→ **Data provided**:

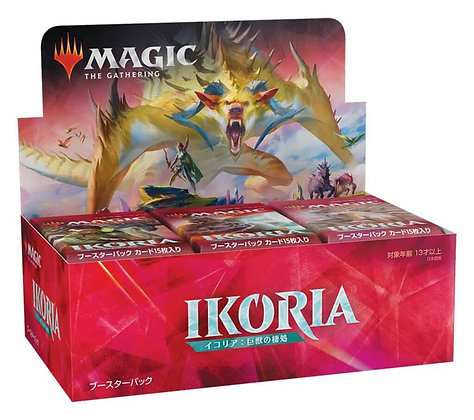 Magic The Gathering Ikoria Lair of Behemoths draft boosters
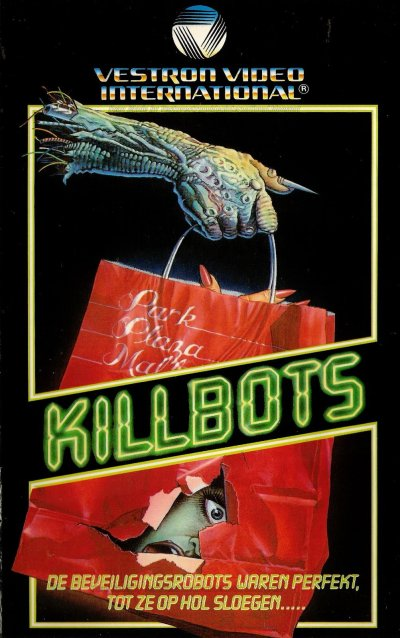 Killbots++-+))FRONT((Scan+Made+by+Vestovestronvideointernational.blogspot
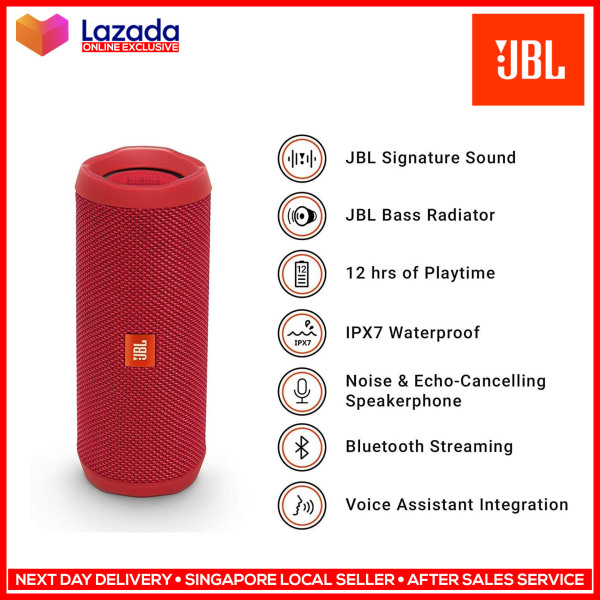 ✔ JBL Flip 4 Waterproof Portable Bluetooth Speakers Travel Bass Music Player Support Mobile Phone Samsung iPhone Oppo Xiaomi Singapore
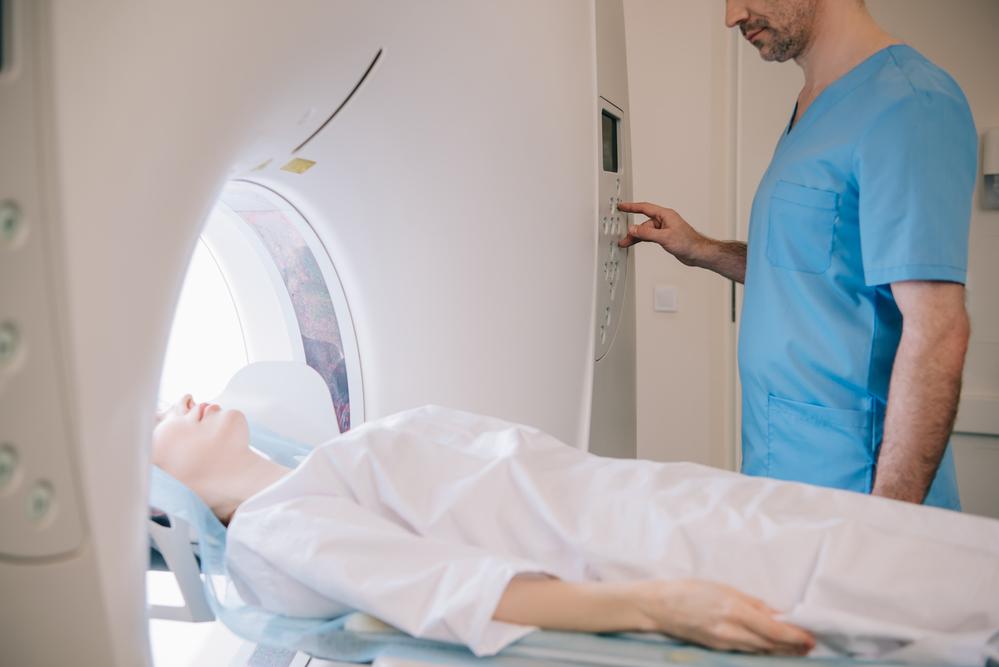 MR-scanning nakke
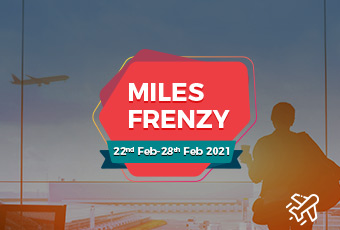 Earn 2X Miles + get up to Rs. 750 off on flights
---
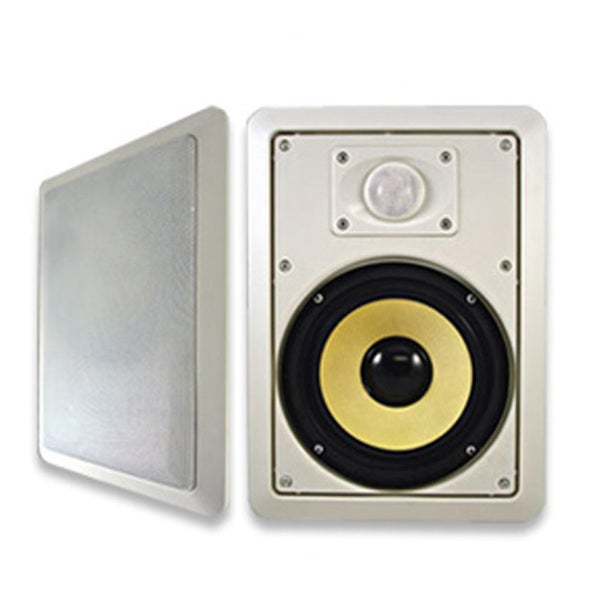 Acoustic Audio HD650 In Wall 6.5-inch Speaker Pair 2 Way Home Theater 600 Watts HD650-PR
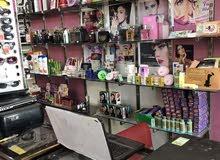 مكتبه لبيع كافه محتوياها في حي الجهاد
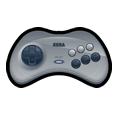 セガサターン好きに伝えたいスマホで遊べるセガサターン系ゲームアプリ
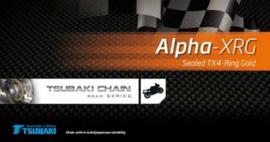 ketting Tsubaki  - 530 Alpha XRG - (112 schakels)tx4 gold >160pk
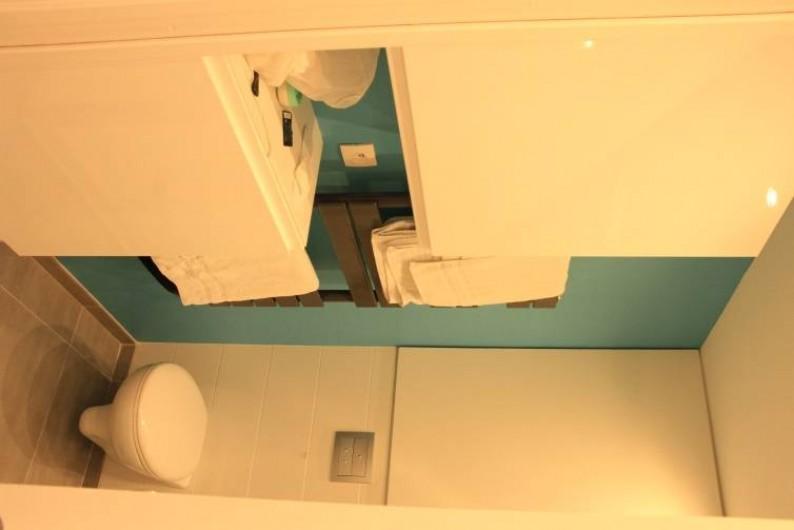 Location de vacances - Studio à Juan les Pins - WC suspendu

→ **Prompt**: In the records above, find the line with "Acoustic Audio HD650". Print exactly from there through the line with "Location de vacances", minus the pictures.

→ **Result**:
 Acoustic Audio HD650 In Wall 6.5-inch Speaker Pair 2 Way Home Theater 600 Watts HD650-PR
 مكتبه لبيع كافه محتوياها في حي الجهاد
 セガサターン好きに伝えたいスマホで遊べるセガサターン系ゲームアプリ
 ketting Tsubaki  - 530 Alpha XRG - (112 schakels)tx4 gold >160pk
 Location de vacances - Studio à Juan les Pins - WC suspendu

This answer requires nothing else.